Kommunizierten diese Völker miteinander?

Jein – das hing von Fall zu Fall ab. Es war schon ein geregeltes Zusammenleben, auch wenn es mitunter kurzzeitige Störungen gab, wie im Fall der Kuruzzen-Aufstände. Aber im Prinzip war es geregelt. Ich erinnere mich an eine Urkunde von 1224, in der den Sachsen der Wald der Rumänen und Petschenegen zur Mitverwendung zur Verfügung gestellt wurde. Die Petschenegen sind ein Volk, genau wie die anderen aus dem Osten kommend, das im ersten Jahrtausend vor allem in die Moldau und auch nach Siebenbürgen eingesickert ist und Raubzüge gemacht hat. Zum Teil haben sie sich dort auch niedergelassen. Nachdem sie 1068 von den Ungarn vernichtend geschlagen worden sind, haben sie sich in die Moldau zurückgezogen, aber einige sind geblieben. Zum Beispiel in Heidendorf (rum. Viișoara) neben Bistritz, das hieß auf ungarisch Besenyö. In Hermannstadt gibt es einen Berg namens Beșineu. Olteț im Kreis Kronstadt hieß früher Beșimbac und im Kreis Tulcea gibt es eine Ortschaft Peceneaga. So gab es einzelne Orte, die eben petschenegisch geblieben sind, was man dem Namen noch entnehmen kann, aber nicht sehr viele. Heute sind sie längst rumänisiert.

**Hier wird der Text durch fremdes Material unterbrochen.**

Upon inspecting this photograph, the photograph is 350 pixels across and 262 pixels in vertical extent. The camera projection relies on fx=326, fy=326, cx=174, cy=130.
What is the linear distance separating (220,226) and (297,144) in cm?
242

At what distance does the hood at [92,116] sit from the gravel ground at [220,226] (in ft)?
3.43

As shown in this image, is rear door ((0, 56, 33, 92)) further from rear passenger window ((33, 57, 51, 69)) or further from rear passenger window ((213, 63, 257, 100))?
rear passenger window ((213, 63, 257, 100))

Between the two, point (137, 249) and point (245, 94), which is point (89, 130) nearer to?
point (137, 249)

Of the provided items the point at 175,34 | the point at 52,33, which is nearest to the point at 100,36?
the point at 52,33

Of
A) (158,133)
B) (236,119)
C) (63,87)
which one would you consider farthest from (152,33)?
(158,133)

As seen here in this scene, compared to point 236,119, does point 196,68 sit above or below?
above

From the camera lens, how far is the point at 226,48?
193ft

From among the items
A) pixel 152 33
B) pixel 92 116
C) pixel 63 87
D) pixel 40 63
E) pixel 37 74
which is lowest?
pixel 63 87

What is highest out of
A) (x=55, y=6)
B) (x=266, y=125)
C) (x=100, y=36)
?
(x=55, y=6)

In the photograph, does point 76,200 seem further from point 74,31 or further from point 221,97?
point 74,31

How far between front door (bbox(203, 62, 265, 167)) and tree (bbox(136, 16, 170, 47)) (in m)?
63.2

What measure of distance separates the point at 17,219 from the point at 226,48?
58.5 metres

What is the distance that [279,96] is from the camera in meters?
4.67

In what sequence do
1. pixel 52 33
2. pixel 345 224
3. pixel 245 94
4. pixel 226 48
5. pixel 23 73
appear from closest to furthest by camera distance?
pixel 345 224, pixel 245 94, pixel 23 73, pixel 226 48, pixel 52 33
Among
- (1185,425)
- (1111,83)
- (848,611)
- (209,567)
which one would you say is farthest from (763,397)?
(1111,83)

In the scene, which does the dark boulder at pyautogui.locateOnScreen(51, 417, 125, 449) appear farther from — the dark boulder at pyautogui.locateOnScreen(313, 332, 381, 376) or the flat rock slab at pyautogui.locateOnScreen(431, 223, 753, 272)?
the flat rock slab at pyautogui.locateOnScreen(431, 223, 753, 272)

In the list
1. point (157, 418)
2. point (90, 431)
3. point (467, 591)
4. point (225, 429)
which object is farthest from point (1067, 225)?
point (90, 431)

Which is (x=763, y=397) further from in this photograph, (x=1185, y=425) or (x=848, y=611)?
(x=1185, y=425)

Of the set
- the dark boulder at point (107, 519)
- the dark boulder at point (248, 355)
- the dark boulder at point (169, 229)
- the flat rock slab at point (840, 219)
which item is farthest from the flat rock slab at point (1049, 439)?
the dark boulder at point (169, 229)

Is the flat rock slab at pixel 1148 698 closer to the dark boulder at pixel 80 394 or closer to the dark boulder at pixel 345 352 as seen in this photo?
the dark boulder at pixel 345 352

Gab es damals Transhumanz? Spielte sie eine Rolle?

Sicher. Die wohlhabenderen Rumänen haben zum großen Teil am Fuß der Gebirge gewohnt und sind im Sommer mit ihren Schafen auf die Hochweiden. Nicht aber gab es Transhumanz im späteren Sinne, dass sie wer weiß wie weit gezogen sind. Das wäre nicht logisch, denn in gewissen Gebieten war das viel zu gefährlich, zumal in der Walachei auch zuerst Petschenegen waren, die waren schon nicht so geheuer. Dann kamen die Kumanen, die schlugen die Petschenegen. Muntenia hieß früher Kumania. Die Geschichte ist eine sehr komplizierte Sache.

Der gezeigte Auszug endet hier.